その拍子に、書物の間からなにかが滑り落ち、硬い音を立ててロイドの目の前に落ちてきた。と同時に、スワンの手が伸びてきて、ひったくるようにそれをポケットに放り込んだ。が、ロイドはそれを見逃さなかった。いや、視界に入ったそれに驚かされ、目に焼き付いてしまった。
鍵だ。
薙刀型の鍵。
柄にはスフィンクスの紋章。
「そちらの方はしばらくお待ちを願います」
使用人はそういって、扉を閉めていった。
ロイドの脳裏に浮かんだのは、同じような鍵を一本、ヨル・ブライアに与えたことだった。もしかするとあの鍵は、ヨルに渡したものなのではないか。

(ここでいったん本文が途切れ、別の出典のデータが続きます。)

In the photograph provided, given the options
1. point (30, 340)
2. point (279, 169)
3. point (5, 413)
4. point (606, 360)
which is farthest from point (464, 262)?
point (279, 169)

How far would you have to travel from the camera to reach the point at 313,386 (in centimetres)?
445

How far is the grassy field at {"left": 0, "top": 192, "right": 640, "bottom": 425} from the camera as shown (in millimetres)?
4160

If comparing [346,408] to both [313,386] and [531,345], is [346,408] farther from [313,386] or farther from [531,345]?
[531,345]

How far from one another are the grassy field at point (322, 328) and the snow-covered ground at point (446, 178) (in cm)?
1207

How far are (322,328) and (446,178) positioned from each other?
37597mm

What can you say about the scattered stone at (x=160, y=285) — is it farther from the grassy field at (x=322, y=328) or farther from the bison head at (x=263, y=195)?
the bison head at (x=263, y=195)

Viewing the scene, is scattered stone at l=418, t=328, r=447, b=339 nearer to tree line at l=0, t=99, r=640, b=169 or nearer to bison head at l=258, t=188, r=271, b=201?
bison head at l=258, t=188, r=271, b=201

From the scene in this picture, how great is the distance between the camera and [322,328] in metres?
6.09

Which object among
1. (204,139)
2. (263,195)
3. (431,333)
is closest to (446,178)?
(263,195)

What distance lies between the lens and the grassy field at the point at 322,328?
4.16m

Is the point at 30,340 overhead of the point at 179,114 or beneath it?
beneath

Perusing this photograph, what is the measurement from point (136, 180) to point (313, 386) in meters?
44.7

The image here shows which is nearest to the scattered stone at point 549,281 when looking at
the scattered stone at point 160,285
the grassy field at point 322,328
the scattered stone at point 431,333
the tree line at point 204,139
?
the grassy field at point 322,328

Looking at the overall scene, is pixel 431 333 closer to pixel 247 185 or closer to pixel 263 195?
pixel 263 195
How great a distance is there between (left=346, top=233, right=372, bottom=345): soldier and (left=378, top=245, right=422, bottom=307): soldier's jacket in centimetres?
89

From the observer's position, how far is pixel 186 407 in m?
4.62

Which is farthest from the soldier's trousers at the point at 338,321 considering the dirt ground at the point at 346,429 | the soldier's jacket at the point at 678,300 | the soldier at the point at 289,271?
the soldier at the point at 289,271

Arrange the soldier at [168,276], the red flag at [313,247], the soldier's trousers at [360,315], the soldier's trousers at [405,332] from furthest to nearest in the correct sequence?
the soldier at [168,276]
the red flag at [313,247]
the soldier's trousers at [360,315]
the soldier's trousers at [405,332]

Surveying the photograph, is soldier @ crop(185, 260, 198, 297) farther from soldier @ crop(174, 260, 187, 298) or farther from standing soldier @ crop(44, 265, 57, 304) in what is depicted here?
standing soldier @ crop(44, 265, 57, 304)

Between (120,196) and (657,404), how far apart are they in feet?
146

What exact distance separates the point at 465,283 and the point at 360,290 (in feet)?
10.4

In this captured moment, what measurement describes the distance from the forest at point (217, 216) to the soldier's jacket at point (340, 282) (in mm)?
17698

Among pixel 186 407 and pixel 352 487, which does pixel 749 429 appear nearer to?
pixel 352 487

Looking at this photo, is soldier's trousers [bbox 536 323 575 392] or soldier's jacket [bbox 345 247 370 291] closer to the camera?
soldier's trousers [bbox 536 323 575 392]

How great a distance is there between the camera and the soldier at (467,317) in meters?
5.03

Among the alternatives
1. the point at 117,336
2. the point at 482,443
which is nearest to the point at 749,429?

それにしても、マードック・スワンという男が、あの鍵を隠すような挙動に出ていたことは怪しい。
「どうぞ、お通りください」
屋敷の主人の書斎に通されたときには、スワンの姿はもうなかった。
どこから帰ったかという疑問は浮かんだ。
しかし、目の前にあったタペストリーの図面に再び驚かされ、それどころではなかった。
「そ、その絵はなんです」
ロイドがヨル・ブライアに与えた鍵、マードック・スワンが隠した鍵が、そこに大きく描かれていた。
「これは、スフィンクスの謎です」と、ヘンリー・ヘンダーソンは平然として答えた。
「聞かせていただけませんか、それについてあなたが知っていらっしゃることを」
「面白いことをおっしゃる。私は謎だといったばかりですよ。謎について知っていることがあるならば、それはもう謎ではありませぬな」
「質問を変えましょう。あなたは、絵だけではなく、実物の鍵を持っていらしゃいますか?」
「ああ、持っているとも。私はいま、こうした鍵を一〇〇ポンドで買い集めてるのだ。君もなにか心当たりがあるかね」
心当たりどころではない。ロイドは二四本の鍵を持っている。ロイドは二四〇〇ポンドの大金を手にしているのと同じなのだ。
「いえ、変わった鍵だと思ったのでついうかがっただけです……」
ガーデン侯爵夫人は〈バベルの箱〉の提げ網を探しており、ヘンリー・ヘンダーソンは〈バベルの箱〉の付属物であるスフィンクスの鍵を探している。ロイドは、まだことを明かすのは早いと思った。